We manually examined the n-gram analysis results (e.g. 2, 3, 4, and 5 g) to search for meaningful word combinations for improving texting mining results interpretation. Frequent meaningful word combinations of these n-grams included “migraine go away” (739), “bad/worst migraine ever,” “give me a migraine” (1632), “wake up with a migraine” (1559), “i have the bad/worst migraine” (1144), “this migraine is killing me” (566), and “give me a fucking migraine” (310). To help audiences to better understand the context of these individual words and n-gram word combinations, we selectively report some highly frequent complete tweet sentences for demonstration purposes (Online Supplemental Content).

Topic modeling

To examine if the individuals’ tweets could be categorized into similar subtypes, we conducted topic modeling analyses. We applied LDA fitted by variational expectation maximization algorithm to explore word distributions into several different topics.
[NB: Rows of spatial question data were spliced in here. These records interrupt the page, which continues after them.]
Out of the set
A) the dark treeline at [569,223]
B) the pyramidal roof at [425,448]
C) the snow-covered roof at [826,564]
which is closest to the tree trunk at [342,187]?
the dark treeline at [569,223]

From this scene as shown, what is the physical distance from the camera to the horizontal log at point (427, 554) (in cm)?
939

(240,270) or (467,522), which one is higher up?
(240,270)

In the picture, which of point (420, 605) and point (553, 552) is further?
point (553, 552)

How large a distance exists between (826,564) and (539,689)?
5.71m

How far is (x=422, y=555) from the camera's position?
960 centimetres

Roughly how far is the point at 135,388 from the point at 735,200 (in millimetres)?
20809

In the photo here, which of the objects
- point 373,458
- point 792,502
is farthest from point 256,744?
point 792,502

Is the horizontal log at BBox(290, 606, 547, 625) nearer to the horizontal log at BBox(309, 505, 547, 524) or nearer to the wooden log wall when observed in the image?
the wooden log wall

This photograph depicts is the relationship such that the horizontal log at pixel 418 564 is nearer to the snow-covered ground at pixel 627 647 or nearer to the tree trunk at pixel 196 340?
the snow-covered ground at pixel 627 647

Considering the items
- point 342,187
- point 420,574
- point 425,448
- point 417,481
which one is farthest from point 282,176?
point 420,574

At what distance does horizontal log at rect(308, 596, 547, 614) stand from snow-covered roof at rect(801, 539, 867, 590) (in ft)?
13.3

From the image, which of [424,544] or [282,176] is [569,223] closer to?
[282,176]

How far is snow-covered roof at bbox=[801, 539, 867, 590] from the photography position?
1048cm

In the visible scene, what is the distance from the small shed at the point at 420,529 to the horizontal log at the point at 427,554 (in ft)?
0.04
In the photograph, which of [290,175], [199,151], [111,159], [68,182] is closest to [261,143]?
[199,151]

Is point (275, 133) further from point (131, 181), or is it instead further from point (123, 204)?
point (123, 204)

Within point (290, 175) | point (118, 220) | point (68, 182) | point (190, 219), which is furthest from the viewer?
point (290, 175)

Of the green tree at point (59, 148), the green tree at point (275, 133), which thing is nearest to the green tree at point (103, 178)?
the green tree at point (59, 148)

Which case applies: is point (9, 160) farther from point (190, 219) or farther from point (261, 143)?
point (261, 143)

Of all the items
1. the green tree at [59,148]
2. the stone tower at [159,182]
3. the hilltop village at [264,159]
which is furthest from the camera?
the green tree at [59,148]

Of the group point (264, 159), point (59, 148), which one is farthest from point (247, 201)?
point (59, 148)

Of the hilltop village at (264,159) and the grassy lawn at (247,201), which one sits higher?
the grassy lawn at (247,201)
We expected to see these data-driven clustered topics show dissimilarity from each other and reveal potential topic logic patterns (e.g. treatment vs. symptoms vs. sales vs. cursing). Unfortunately, we failed to find well-centralized and separated topics among these clusters, which might be caused by the miscellaneous nature of text data. Supervised learning guided by clinical theories or questions may be a better alternative approach for further analyses.